#### FRAGMENTO DEL TEXTO:
+ + + + +
Aquel Cambio de Aceite
Por
Armando Rodriguez
En Cuba
eso de dejar el carro para que le den mantenimiento y recogerlo más tarde es
impensable. Cualquier servicio al que usted tuviera que llevar el carro
conllevaba al riesgo de que le sacaran las piezas buenas y le pusieran otras
viejas; que no hicieran el trabajo o que lo dejaran a medias. Por esto, aquellos
pocos privilegiados cubanos que tenían un vehículo propio o en usufructo, lo
acompañaban y no le quitaban el ojo a su carro durante el proceso.
Una
planta de engrase en Cuba no tenía nada que ver con una del primer mundo.
Aquél que acompañaba a su carro debía
cuidar también que su ropa no fuera a rozar con nada allí o que hiciera contacto
con parte alguna del cuerpo de algún mecánico, ya que esto le hubiera dejado una
mancha negra indeleble.
Cuando los cubanos, en alguna película
americana, veían alguna escena que mostrara un taller o estación de servicio
donde todo se veía limpio… creían que eso no era más que escenografía, un
“paquete” de película más. Veían
eso como algo tan inverosímil como las aventuras de los superhéroes.
Gracias
a un vínculo familiar yo me había hecho de un vehículo a mediado de los 70, un
Desoto del 1956. Anterior a éste, había
tenido a mi disposición un Peugeot del 1959 propiedad de mi madre, al que le
debo mi carrera, ya que sin él nunca hubiera podido terminar Física en la
Universidad de La Habana, por estar
destacado en lejanas unidades militares.
Dicho sea de paso, este Peugeot, carro ligero y de una chapa delgada, se
lo devoró el salitre de la costa norte de la provincia de la Habana y muy
particularmente, el de ese pedazo de litoral que estaba a un par de cuadras del
edificio donde se parqueaba.
El
Desoto… eso era un tanque de guerra comparado con el Peugeot.
No obstante, mi experiencia con este último me había dejado sicótico con
la herrumbre. Recién adquirido, antes de
comenzar a disfrutar del alivio del transporte público cubano que el Desoto
representaba, tuve que hacerle una chapistería profunda; asientos, vestiduras…
todo para afuera; parche o lija a
cualquier atisbo de óxido y finalmente,
protegerlo con el anti-óxido rojo con que se pintaban los barcos, el que pude
conseguir por oscuras vías
gracias a contactos en la
marina
mercante.
Un mes de arduo trabajo más tarde fue
pintado y comencé su explotación con el consiguiente y ya mencionado alivio.
La
oxidación de la chapa de los carros en Cuba se produce de adentro hacia afuera,
por moverse sobre la calle mojada por la lluvia o mucho peor, sobre el agua
salada que desborda el malecón habanero al romper de las olas.
+ + + + +
#### DATOS:
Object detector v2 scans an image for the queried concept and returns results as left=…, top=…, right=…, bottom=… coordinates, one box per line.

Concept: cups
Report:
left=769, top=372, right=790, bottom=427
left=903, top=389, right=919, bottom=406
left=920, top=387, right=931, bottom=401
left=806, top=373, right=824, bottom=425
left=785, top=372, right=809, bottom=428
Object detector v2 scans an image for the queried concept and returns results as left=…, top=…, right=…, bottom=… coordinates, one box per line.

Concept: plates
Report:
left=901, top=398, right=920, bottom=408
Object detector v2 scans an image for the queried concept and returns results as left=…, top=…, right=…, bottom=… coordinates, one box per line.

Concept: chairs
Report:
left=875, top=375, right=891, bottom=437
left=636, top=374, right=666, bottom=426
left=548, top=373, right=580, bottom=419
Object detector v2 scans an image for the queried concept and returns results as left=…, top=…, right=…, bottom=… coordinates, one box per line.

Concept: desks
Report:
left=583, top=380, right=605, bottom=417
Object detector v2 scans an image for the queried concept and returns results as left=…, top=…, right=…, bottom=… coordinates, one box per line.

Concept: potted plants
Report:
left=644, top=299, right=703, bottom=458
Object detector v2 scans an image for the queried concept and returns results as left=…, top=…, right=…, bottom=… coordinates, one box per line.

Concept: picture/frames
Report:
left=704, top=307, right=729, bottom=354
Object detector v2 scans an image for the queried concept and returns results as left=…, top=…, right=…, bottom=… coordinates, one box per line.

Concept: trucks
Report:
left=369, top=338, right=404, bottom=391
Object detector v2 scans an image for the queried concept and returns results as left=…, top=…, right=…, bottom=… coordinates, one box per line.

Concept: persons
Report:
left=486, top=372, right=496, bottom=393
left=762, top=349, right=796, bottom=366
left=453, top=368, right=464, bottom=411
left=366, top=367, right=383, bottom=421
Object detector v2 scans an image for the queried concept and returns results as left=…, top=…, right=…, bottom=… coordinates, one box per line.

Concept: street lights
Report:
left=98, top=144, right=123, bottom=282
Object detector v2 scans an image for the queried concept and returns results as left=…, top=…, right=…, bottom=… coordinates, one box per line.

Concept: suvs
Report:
+ + + + +
#### INSTRUCCIONES DE TRABAJO:
A. Duplica el pasaje del relato sobre el cambio de aceite desde "Cuando los cubanos, en" hasta "de los superhéroes.", ambos incluidos.
B. En el relato sobre el cambio de aceite, ¿de qué año era el Desoto que se consiguió a mediados de los 70 gracias a un vínculo familiar?
C. ¿Puedes prolongar el relato sobre el cambio de aceite a partir de su última oración?

#### LAS RESPUESTAS:
A.
Cuando los cubanos, en alguna película
americana, veían alguna escena que mostrara un taller o estación de servicio
donde todo se veía limpio… creían que eso no era más que escenografía, un
“paquete” de película más. Veían
eso como algo tan inverosímil como las aventuras de los superhéroes.

B. Del 1956.

C.
El fango mojado y salado se logra depositar hasta en los más recónditos
rincones de la carrocería. La única
defensa contra esto es el fregado a presión por debajo, que es un servicio que
se daba en las mismas plantas de engrase. En
mi sicosis anti-herrumbre yo solía revisar muy cuidadosamente ese fregado,
aprovechando para esto el tiempo en que el carro estaba aun levantado en la
planta mientras el mecánico engrasaba y vaciaba el carter de aceite viejo.
En los
garajes de poca monta el aceite viejo se vaciaba en alguna cubeta que después se
vertía en tanques de 55 galones, los que en algún momento se recogían para
llevarlos a no tengo idea qué lugar. Aquel garaje de 17 y L en el Vedado, ese
era un garaje más fino, de los últimos construidos antes de la revolución, y
contaba con adelantos no comunes entre los demás de la ciudad.
Uno de tales adelantos era el de contar
con un tanque soterrado para vaciar el aceite… nada de palanganas, ni cubitos.
El mecánico ponía un embudo con una
manguera que conducía el aceite al tanque. Con
el tiempo ese embudo desapareció y el engrasador se limitaba a abrir una
compuerta en el piso y dejaba caer el chorrito de aceite del carter directamente
al tanque.
Pues
era ese el garaje al que yo llevaba mi Desoto, no era por sus adelantos sino
porque estaba meramente a una cuadra del Edificio FOCSA donde vivía.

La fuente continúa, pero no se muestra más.